EXCERPT TO READ:
>>>>

AMBITIOUS ANTIDRUG PLAN FOR COLOMBIA IS FALTERING

WASHINGTON, Oct. 14 - Three months since the United States approved a huge 
aid package for Colombia, the overarching $7.5 billion plan to stabilize 
that nation and thwart its guerrilla movements and drug traffickers is 
already showing signs of disarray, officials and experts say.

European nations have balked at providing donations to help Colombia 
address its social problems, Latin American leaders are voicing concerns 
about creeping United States militarism and the government of President 
Andres Pastrana has been reluctant to promote the plan at home or to 
dedicate funds to it, American officials concede.

In a report to Congress this week, the General Accounting Office said "the 
Colombian government has not demonstrated it has the detailed plans, 
management structure and funding necessary" to meet the plan's goals, and 
international financial support from beyond the United States "has yet to 
materialize."

Mr. Pastrana announced the so-called Plan Colombia as an initiative of his 
government a year ago. But the skepticism it has met reflects a concern 
abroad that the plan was drafted by the United States as a way to ease its 
own drug crisis and not as a coherent strategy to lift Colombia from a 
quagmire involving two guerrilla insurgencies, right-wing death squads, a 
faltering economy and a crisis of confidence in government.

"They see it as something that was cooked up in Washington," said Michael 
Shifter, a senior fellow at the Inter-American Dialogue, a forum for 
leaders from the hemisphere. "If other countries saw this was moving in the 
direction of being more responsive to Colombian concerns, they would 
support it."

Mr. Pastrana set a goal of reducing the coca cultivation and distribution 
of Colombian narcotics by 50 percent over six years. Pledging $4 billion in 
Colombian funds to the effort, he asked for an additional $3.5 billion from 
the United States, Europe and multilateral lenders in order to advance 
Colombia's peace efforts, promote economic development and judicial reform 
and fight drug traffickers.

The Clinton administration in July approved $1.3 billion in mostly military 
aid to Colombia - including more than a dozen Black Hawk helicopters - to 
help the Colombian Army strike into southern territories under the control 
of drug traffickers and guerrillas.

American officials acknowledge the plan cannot succeed without 
international support for the "softer" programs to raise Colombians' living 
standards and provide alternatives to drug trafficking and war.

But European nations so far have failed to pledge funds at hoped-for 
levels. At a donor's conference in Madrid in July, Spain promised to 
contribute $100 million, and Norway pledged $20 million. The United Nations 
promised $131 million, and Japan and international lending institutions 
offered $70 million and $300 million in loans, respectively.

Europe, which is the second-largest consumer of Colombian narcotics, after 
the United States, is still considering its role and may announce 
additional funds at a followup to the Madrid conference on Oct. 24., 
diplomats said.

<<<<

Continue the news article on the faltering antidrug plan for Colombia, starting right after its last sentence.

MATERIAL PROVIDED:

>>>>

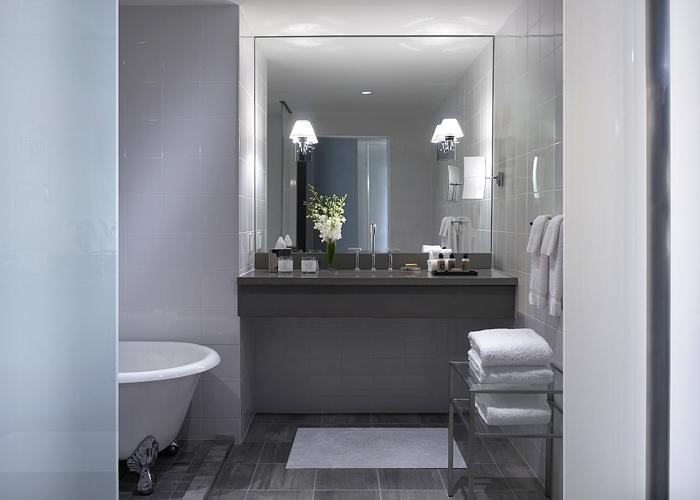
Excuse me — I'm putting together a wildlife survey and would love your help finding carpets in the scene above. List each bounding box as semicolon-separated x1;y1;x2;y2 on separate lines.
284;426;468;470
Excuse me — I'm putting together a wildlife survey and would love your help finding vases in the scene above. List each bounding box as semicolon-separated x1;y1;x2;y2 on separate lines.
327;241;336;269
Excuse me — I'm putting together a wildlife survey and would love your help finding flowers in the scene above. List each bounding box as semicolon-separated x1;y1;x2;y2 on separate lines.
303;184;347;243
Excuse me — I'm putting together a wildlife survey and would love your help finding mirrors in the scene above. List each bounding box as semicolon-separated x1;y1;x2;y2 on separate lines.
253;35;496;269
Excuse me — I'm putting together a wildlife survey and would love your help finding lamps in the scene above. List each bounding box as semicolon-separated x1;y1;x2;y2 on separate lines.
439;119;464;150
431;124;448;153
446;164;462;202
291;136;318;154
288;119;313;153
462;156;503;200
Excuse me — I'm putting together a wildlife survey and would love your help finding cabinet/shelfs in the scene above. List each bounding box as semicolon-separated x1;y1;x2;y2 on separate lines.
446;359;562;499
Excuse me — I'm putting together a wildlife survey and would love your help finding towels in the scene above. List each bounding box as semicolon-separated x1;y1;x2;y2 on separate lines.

<<<<

ANSWER BELOW:
But one European envoy said the European Union has no intention of 
supporting Plan Colombia.

"The E.U. and member states are supporting the peace process in Colombia 
and not specifically the Plan Colombia, which is an American project," the 
envoy said.

Although the Clinton administration has portrayed Plan Colombia as Mr. 
Pastrana's work, much of it was drafted by American officials, according to 
people familiar with its preparation.

The plan emerged last year after Gen. Barry McCaffrey, the White House 
anti-narcotics coordinator - under pressure from Congressional Republicans 
- - declared that Colombia was a foreign policy "emergency." He noted its 
steady increases in drug cultivation, the widening influence of rebels and 
its general potential to destabilize the region, given Colombia's position 
between the Panama Canal and Venezuela, the largest foreign supplier of oil 
to the United States.

"We've been totally naive in this process, in thinking that's going to 
shake loose some matching funds from the donor community," said a senior 
administration official. "From their perspective, this is our problem."

Mr. Pastrana, who took office on a pledge to bring peace to his country, 
has himself proven a lackluster champion of the plan, American officials 
say, and has only allocated $15 million to the project.

Analysts say Mr. Pastrana is torn between hopes that the American attention 
and largess could provide Colombia with a rare opportunity for foreign 
investment, on the one hand, and concerns, on the other, that deepening 
ties to the Pentagon could unleash greater violence in Colombia and 
possibly draw in its neighbors.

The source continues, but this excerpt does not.